Hatoyama Initiative: Is That All There Is?

4 November 2009

Is this it? Hope not.

When Prime Minister Hatoyama of Japan announced his “Hatoyama  Initiative” for financing developing country actions in his speech at the UN Summit in September, ECO was enthused about several of the principles laid out in his speech: “substantial, new and additional public and private financing” . . . “innovative mechanisms to be implemented in a predictable manner” . . . “an international system should be established under the auspices of the UN climate change regime.”

Naturally, ECO was looking forward to hearing more about all this.  This Monday, there was an announcement from Japanese delegation about the Hatoyama Initiative as an input to the LCA finance informal group.

Frankly, this was a disappointment and it took a day or so to sink in.  First of all, the announcement lacked the drama ECO had anticipated, and the paper was not even distributed.  After finally acquiring and reading the text of the submission, things were even more puzzling.

Japan’s proposal suggests establishing three funds and a ‘dating agency.’  So far, so good.  But it does not address many of the crucial issues about financing, and it almost looks like they got hold of the US proposal and copied their homework from that.

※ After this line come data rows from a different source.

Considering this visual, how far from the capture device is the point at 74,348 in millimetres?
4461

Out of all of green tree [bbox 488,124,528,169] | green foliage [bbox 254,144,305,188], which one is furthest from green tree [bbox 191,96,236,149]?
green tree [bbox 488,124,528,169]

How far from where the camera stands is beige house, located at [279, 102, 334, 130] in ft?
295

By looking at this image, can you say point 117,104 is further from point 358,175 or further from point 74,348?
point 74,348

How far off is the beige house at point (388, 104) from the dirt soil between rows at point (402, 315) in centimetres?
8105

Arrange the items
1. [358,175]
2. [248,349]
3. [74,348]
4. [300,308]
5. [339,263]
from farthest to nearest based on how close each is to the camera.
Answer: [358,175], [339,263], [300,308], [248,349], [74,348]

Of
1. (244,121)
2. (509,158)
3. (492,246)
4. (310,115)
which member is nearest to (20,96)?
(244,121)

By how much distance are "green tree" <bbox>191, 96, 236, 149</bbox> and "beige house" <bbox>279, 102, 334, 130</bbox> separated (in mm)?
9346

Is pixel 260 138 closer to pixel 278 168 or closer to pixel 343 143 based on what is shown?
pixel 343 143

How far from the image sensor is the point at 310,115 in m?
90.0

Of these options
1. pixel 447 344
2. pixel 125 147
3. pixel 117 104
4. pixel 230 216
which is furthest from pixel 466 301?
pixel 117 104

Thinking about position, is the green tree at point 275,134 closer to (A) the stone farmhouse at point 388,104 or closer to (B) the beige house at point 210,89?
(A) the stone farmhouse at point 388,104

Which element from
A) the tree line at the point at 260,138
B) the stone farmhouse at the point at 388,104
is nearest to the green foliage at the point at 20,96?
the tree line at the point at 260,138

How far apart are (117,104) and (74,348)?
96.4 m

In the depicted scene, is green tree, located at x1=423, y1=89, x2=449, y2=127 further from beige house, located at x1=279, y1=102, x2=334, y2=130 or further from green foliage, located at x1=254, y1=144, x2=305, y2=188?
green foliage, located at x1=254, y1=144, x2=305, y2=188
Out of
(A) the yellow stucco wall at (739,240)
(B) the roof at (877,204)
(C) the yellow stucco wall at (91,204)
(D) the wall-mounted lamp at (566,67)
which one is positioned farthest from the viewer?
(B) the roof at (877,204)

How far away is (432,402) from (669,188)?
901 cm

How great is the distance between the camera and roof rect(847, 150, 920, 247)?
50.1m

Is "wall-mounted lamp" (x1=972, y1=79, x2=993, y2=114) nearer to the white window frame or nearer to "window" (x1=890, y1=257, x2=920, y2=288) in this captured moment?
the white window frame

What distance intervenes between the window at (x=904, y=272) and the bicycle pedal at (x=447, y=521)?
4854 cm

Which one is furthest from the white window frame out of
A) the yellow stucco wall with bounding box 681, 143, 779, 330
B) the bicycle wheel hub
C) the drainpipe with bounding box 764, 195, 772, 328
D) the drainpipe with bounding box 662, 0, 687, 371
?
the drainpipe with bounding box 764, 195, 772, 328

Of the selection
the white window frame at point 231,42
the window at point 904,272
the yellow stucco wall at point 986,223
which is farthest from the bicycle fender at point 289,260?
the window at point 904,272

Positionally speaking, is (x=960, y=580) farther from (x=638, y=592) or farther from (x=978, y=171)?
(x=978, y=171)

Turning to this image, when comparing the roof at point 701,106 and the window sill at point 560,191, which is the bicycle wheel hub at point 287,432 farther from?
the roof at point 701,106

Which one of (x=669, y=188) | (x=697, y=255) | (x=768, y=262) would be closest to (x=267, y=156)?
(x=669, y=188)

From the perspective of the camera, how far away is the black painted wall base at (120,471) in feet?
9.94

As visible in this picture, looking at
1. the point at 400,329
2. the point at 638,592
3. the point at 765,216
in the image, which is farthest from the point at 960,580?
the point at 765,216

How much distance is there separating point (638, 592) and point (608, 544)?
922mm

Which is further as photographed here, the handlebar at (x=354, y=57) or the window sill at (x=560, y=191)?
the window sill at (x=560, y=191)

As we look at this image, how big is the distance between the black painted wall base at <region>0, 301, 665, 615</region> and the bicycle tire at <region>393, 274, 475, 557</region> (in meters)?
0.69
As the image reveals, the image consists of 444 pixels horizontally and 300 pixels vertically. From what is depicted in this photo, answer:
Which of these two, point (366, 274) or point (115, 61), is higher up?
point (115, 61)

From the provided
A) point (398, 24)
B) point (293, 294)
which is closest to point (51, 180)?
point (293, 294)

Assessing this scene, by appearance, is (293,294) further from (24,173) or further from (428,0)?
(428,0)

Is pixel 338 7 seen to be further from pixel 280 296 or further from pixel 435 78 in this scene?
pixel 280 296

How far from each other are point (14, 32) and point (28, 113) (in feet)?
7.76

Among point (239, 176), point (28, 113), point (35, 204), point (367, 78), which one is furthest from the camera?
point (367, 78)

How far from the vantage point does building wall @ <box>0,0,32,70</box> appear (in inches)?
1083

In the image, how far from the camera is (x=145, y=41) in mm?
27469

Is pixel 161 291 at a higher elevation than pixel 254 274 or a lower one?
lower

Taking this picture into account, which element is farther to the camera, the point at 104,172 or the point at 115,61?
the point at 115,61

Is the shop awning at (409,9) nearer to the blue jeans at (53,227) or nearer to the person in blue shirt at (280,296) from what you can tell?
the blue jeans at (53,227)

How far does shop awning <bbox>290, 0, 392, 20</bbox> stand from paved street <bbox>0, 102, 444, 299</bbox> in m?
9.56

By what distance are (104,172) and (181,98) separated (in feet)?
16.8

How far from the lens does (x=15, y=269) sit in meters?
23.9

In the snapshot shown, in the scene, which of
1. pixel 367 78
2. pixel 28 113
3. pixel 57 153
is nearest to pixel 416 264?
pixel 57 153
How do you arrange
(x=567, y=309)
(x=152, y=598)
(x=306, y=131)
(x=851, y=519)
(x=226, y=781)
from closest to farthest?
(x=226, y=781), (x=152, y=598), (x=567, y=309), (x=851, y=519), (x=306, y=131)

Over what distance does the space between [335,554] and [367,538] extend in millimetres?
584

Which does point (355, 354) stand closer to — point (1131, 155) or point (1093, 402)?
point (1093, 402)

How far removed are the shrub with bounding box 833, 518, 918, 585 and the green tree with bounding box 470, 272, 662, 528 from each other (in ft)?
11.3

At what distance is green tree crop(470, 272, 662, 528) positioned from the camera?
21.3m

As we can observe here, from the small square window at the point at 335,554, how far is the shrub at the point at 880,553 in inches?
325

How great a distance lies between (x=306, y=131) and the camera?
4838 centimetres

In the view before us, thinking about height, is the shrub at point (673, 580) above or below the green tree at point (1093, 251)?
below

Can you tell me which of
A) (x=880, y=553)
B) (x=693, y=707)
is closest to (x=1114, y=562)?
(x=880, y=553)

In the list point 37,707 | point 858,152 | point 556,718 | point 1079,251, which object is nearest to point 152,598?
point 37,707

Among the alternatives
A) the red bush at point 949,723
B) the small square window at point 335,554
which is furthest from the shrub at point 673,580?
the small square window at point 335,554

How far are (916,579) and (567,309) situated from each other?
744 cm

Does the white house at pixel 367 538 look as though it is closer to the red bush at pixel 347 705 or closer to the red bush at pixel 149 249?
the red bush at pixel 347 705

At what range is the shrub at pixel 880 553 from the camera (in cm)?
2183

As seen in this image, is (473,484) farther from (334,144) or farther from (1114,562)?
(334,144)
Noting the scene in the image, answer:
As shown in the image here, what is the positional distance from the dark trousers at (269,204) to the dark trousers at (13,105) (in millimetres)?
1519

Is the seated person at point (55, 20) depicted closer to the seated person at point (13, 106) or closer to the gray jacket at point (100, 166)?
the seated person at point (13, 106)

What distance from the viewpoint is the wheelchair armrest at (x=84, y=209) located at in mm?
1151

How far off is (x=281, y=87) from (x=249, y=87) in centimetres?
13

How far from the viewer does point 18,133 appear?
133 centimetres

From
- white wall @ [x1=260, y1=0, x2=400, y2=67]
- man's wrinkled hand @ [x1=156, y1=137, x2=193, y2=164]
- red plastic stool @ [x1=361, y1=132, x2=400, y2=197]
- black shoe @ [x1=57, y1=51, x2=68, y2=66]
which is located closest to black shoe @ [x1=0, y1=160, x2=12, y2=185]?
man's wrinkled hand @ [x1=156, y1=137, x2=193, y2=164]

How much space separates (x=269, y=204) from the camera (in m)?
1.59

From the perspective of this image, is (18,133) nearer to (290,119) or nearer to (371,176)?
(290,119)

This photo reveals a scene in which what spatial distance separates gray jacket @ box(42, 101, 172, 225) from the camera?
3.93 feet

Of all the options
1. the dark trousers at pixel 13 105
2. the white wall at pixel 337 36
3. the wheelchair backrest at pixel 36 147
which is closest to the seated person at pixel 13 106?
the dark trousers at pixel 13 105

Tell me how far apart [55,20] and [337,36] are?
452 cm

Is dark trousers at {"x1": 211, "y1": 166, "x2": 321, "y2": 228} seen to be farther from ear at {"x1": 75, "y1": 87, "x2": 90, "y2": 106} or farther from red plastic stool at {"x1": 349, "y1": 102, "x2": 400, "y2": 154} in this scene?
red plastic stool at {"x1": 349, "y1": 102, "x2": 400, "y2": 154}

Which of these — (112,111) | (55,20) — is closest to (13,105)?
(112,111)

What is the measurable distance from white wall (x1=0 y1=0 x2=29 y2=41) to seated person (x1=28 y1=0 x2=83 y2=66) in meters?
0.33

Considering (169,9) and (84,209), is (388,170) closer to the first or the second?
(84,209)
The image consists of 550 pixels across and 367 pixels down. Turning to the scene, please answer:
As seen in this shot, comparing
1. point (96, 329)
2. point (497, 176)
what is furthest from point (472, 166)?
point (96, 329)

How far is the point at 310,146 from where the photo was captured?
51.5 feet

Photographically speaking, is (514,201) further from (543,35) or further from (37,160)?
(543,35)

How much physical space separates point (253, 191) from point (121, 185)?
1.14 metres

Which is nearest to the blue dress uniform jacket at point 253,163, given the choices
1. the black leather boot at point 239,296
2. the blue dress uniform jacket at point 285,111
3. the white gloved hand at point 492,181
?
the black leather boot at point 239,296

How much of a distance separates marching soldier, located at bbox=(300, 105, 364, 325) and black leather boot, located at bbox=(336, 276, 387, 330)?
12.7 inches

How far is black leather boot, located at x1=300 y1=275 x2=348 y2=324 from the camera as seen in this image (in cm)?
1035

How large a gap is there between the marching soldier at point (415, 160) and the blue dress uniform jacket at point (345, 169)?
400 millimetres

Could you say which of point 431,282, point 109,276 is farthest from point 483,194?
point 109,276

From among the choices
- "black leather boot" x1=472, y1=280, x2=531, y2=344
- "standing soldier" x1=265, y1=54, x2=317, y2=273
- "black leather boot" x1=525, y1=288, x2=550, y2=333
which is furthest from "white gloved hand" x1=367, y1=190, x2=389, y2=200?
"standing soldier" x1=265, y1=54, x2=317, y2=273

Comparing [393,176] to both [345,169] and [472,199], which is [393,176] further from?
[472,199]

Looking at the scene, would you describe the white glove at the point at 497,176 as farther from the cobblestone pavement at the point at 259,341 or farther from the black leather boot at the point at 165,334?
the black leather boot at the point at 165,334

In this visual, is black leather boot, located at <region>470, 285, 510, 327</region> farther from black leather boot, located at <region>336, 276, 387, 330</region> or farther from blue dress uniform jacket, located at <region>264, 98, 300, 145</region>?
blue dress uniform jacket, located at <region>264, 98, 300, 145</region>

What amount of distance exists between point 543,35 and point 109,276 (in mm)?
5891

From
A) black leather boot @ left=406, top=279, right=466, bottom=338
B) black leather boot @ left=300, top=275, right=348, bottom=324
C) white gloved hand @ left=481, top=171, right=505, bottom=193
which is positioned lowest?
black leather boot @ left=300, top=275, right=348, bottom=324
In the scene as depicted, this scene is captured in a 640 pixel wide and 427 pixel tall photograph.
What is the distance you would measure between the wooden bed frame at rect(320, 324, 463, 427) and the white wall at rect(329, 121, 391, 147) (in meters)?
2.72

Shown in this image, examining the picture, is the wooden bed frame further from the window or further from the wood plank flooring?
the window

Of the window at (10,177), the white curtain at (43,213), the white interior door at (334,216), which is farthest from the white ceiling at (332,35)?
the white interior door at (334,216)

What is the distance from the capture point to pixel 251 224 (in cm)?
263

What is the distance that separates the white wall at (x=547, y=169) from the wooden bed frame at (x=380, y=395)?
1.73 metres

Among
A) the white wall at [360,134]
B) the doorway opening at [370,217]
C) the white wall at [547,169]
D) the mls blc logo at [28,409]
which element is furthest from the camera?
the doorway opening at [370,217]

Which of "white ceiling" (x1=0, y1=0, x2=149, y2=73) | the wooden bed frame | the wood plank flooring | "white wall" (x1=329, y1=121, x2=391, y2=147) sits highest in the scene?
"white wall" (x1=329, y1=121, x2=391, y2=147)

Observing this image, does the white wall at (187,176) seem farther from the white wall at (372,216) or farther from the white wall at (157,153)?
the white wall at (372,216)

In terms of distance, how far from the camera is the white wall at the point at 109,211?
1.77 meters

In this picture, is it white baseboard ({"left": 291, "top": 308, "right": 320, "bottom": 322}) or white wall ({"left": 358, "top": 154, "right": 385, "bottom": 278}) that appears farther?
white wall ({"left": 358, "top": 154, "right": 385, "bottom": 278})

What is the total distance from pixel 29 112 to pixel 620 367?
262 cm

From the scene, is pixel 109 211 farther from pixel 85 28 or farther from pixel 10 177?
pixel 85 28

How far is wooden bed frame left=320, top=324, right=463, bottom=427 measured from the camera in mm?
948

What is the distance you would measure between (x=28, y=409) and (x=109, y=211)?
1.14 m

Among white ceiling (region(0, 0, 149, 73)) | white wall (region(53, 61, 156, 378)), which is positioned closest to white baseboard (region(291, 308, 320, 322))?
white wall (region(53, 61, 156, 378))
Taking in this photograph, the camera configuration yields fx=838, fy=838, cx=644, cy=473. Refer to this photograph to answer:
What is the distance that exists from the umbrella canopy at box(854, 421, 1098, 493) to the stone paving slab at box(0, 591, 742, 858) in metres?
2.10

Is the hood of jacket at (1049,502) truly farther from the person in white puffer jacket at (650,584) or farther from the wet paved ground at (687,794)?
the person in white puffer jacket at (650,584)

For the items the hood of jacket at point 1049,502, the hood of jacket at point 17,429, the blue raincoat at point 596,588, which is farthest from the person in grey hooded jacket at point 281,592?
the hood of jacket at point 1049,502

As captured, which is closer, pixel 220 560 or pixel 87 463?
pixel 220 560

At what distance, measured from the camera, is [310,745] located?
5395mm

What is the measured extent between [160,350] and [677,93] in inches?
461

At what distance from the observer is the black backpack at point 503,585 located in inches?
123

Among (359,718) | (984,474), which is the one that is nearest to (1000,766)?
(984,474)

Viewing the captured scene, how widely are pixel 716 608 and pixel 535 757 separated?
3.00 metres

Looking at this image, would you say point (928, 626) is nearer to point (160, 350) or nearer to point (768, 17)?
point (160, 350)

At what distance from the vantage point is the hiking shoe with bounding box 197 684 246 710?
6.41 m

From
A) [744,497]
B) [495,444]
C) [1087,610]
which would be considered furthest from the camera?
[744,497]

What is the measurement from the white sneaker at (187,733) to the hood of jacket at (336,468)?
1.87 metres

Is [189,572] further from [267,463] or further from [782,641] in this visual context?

For example, the proposal does not address the scale of the funds required, and so it falls short of the principle of “substantial, new and additional.” It has a mixture of voluntary pledges and a levy on an offsetting mechanism – but relying on pledges is against the spirit of Bali.  Finally, Climate Change Funds and Green Enabling Environment Funds seem to be managed by existing institutions like the World Bank and GEF with guidance of COP.  But is this what “under the auspices of the UN climate change regime” means?

The government of Japan is said to be developing the proposal further.  And so, ever helpful and practical, ECO has one suggestion: let’s come back to principles and rebuild this initiative from scratch. After all, Japan still has time to come up with a clearer, stronger proposal for Copenhagen.